At TC, a young Indonesian hopes to grapple with some really big questions about education
At TC, a young Indonesian hopes to grapple with some really big questions about education

By Siddhartha Mitter

“I want to know whether it’s the government’s role to educate people, or whether it’s the role of families or churches,” says Andi Soemarli Rasak. “I want to learn about epistemology. I want to learn about the nature of human beings.”

That is no small agenda. But TC’s master’s degree program in Philosophy and Education, which Rasak enters this fall on a full scholarship from the Riady Scholars Fund, is a fine place to start. And Rasak’s experience as a mathematics teacher in a Christian high school in his home city of Bandung, Indonesia, has supplied him with practical questions that he looks forward to addressing with the tools of philosophy.

The high school, Cahaya Bangsa Classical School, follows the Classical Christian model, inspired by the thinking of Dorothy L. Sayers, who advocated a return to the medieval “trivium” – meaning “three roads” rather than matters of less consequence – of grammar, logic, and rhetoric. The Bandung school was founded eight years ago through the efforts of an American missionary, Rasak says, and its faculty includes both Indonesians and Americans, many from New Saint Andrews College in Idaho.

The approach combines a Biblical world view with a progression in all subjects from factual learning in the early years (the grammar phase) to argumentation (logic) and more complex presentation (rhetoric). In mathematics, this maps readily to arithmetic, algebra, and advanced topics like calculus, which Rasak teaches to his 11th and 12th-graders.

The standards are high, and Rasak, a committed Christian, enjoys teaching in a school with a religious orientation. But as a young teacher – he has taught just one year at the school, and only graduated from university in Singapore four years ago – he says he wants to understand other approaches as well.

Teachers College, home of John Dewey (“I know he was one of the most progressive thinkers,” Rasak says) was the perfect place to compare approaches to education and understand their philosophical underpinnings.

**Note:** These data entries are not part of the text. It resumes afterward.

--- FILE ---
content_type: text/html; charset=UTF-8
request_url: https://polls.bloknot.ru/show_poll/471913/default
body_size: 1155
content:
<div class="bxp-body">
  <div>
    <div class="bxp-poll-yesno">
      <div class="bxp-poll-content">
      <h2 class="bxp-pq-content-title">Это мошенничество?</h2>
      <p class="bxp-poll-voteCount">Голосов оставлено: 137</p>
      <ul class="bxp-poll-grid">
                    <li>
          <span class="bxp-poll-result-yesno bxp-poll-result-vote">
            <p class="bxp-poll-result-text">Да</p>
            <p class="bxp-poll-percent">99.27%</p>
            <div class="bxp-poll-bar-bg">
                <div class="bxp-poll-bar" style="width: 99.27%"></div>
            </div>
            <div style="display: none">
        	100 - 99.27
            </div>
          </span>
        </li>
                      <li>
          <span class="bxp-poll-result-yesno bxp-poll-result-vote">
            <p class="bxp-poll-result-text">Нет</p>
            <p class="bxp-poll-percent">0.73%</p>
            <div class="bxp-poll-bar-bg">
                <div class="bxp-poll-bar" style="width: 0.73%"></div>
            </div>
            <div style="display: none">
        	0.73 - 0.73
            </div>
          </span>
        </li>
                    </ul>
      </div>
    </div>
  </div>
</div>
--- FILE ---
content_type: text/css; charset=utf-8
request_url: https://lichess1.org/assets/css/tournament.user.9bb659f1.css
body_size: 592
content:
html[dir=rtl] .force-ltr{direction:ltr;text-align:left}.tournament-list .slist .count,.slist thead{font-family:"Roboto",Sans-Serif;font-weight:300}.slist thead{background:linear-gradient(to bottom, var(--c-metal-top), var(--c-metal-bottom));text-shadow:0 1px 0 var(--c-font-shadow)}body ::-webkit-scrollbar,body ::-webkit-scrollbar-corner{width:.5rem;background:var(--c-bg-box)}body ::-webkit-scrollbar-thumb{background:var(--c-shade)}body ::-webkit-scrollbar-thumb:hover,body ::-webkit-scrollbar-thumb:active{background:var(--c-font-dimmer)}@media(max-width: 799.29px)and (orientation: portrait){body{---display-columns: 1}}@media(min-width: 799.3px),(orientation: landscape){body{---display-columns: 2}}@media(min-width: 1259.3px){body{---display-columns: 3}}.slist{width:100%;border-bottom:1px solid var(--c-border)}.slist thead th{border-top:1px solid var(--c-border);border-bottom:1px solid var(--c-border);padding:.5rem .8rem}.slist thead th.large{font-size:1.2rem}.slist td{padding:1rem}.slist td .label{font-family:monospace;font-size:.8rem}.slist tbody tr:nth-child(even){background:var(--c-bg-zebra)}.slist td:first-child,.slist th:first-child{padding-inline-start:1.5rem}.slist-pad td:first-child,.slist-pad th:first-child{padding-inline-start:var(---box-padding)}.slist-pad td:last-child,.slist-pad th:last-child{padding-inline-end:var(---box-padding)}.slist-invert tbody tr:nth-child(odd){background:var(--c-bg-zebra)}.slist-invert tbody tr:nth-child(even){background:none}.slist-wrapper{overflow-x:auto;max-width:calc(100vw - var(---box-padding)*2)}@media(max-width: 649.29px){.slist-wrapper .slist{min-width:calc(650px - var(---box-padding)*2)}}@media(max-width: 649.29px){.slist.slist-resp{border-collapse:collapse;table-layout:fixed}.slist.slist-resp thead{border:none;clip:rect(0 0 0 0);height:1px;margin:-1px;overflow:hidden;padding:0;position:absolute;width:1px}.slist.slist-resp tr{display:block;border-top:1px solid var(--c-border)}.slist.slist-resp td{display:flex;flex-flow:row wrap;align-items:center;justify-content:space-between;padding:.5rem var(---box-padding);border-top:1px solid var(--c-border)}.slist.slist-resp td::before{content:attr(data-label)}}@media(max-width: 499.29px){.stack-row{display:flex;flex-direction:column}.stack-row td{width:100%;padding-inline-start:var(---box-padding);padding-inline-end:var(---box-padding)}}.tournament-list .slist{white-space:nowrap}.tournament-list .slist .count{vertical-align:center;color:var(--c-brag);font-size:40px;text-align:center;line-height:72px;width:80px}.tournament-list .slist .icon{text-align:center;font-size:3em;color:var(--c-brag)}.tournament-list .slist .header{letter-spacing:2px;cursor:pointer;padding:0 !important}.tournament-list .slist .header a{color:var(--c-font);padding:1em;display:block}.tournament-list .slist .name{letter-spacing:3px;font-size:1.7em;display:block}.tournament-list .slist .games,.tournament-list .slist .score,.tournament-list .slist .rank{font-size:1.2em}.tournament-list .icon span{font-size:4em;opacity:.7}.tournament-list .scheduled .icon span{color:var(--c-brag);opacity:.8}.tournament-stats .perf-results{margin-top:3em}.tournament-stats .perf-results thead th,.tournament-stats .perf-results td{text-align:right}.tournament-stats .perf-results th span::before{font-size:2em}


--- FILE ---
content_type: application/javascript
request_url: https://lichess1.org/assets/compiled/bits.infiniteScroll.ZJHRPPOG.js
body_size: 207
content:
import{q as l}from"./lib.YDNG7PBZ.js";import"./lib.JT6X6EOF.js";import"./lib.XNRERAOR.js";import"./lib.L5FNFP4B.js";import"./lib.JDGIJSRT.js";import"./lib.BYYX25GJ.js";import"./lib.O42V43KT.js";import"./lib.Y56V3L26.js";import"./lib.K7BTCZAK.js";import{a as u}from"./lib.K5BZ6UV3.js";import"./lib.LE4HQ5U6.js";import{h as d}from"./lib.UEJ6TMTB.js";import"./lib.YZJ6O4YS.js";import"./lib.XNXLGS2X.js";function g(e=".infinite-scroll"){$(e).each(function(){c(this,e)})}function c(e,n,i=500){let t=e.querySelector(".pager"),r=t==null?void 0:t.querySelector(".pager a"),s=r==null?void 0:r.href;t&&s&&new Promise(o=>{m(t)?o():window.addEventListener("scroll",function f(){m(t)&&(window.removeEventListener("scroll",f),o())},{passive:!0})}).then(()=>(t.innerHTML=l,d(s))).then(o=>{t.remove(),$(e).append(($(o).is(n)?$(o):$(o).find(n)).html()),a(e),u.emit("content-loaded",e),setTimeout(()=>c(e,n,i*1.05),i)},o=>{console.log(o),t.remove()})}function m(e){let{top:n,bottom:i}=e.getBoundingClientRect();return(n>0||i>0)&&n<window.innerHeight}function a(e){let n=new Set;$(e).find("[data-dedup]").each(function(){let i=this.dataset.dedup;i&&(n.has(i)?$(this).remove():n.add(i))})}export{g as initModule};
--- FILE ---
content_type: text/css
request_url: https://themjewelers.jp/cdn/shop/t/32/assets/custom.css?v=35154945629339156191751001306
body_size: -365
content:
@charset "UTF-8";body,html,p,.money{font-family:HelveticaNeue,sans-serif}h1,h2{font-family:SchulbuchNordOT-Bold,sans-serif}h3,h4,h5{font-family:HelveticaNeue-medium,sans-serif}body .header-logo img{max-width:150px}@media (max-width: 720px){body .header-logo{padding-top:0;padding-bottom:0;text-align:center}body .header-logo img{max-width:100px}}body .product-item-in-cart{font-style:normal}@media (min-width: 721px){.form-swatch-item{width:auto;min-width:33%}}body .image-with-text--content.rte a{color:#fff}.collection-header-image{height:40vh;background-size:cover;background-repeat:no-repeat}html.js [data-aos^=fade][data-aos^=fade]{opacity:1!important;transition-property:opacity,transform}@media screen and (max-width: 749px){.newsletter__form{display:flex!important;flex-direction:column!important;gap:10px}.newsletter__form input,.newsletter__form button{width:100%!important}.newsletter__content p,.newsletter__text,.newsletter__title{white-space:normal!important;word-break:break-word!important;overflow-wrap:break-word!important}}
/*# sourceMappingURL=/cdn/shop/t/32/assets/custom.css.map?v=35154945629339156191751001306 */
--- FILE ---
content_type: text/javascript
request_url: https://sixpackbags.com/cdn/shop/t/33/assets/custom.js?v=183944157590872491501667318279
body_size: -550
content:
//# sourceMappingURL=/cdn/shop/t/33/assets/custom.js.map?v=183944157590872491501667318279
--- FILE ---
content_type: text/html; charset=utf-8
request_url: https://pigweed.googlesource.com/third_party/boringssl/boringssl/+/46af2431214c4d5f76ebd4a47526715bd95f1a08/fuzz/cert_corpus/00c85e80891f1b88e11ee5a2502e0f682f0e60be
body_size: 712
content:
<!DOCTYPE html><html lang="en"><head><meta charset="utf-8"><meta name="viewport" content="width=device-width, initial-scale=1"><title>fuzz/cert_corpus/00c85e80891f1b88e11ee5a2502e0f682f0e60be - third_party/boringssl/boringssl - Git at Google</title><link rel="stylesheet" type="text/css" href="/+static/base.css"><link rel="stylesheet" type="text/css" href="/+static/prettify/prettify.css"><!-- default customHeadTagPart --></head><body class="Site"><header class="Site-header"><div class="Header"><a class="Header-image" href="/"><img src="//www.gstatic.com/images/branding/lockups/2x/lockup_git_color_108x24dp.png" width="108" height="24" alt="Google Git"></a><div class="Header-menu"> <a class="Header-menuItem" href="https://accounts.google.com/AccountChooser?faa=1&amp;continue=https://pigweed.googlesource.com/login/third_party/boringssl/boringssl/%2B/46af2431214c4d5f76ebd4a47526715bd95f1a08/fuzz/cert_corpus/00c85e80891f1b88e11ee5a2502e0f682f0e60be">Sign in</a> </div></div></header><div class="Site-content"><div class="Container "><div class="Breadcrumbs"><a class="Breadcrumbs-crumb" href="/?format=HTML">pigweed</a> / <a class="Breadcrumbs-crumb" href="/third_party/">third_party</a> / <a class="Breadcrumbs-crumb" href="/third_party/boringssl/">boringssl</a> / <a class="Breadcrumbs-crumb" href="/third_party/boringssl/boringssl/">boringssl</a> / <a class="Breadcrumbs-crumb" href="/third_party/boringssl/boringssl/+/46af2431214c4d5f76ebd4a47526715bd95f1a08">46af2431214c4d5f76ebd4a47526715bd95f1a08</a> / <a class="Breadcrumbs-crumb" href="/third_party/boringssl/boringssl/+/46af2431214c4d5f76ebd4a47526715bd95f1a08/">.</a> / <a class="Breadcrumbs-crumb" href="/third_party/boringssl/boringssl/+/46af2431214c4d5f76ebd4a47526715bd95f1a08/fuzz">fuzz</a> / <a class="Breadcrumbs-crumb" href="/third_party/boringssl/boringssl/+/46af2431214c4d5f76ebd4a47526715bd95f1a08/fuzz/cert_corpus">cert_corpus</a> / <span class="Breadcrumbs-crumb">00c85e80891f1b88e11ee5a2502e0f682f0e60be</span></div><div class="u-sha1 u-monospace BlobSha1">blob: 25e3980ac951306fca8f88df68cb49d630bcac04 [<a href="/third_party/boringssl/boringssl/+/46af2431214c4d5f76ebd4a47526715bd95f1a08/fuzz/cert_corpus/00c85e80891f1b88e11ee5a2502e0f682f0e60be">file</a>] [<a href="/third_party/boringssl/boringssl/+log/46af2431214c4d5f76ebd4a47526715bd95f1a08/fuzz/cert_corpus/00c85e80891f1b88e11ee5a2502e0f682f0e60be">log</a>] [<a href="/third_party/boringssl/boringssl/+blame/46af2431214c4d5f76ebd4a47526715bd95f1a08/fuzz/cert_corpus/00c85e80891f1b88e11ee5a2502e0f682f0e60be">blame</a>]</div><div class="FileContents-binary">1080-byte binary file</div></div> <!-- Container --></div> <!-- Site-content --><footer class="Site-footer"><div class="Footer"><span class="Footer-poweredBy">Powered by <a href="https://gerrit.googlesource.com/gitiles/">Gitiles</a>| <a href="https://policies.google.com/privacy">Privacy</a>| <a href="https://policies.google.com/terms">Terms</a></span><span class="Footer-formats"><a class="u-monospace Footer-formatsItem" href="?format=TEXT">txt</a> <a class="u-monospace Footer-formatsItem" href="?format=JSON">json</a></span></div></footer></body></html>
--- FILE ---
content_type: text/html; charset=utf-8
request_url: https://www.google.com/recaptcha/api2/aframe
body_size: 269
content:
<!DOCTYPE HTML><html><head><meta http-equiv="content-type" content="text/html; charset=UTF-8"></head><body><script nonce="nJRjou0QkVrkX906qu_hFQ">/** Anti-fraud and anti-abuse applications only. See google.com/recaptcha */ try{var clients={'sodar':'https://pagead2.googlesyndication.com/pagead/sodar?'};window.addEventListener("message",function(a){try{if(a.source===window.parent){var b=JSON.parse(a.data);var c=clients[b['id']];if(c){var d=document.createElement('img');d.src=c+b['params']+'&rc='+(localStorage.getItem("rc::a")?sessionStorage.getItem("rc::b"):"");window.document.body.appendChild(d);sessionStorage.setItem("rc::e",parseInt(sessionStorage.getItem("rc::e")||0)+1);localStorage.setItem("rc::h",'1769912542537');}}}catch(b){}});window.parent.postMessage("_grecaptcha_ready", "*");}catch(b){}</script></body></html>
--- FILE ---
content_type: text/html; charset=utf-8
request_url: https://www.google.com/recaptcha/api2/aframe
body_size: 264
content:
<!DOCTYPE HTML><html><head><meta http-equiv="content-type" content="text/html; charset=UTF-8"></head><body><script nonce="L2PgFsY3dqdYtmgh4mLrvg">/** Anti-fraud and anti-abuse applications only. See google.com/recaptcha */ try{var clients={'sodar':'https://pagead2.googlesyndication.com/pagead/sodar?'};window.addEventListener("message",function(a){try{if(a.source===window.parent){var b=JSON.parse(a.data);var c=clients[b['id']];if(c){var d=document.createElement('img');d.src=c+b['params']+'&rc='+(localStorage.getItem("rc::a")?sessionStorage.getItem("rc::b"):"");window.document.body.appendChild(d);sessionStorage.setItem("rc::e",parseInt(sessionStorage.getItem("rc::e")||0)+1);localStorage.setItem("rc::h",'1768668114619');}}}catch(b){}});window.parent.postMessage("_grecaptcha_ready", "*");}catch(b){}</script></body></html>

“It affects the role of the teacher,” Rasak says of the moral foundations of a given teaching method. “It affects how teachers see their students, the spirit of the classroom, and how we engage our students.”

Rasak has never studied philosophy before, at least not formally. His college degree was in electronic engineering, and he was on track for a career in technology until he realized he wanted to serve what he views as a broader purpose.

In part, his motivation came through religion. He had helped run a ministry for teenagers in his church, and this made him realize how much he enjoyed working with youth.

But rather than embark on a lucrative private sector career overseas, he says, he also wanted to give back to Indonesia. “I still have that idealism of nationalism. I wanted to contribute more to my country.”

Rasak hopes to bring the insight and perspectives he forms at TC back to his school in Bandung, and to contribute to the development of the school’s curriculum. “They are quite open to new ideas,” he says of the school’s administration. Down the line, he hopes to make a bigger impact, perhaps on policy. For now, he says, he’s skeptical about public education – at least in Indonesia – and more of a believer in home schooling and religious schools.

But that could change. As a new student of philosophy, Rasak wants to put his biases and habits to the side, and learn to think about education from the foundation up.

“As modern people, we tend to want to know how to do things; we don’t dig deeper to understand why,” Rasak says. “That’s why philosophy is so important.”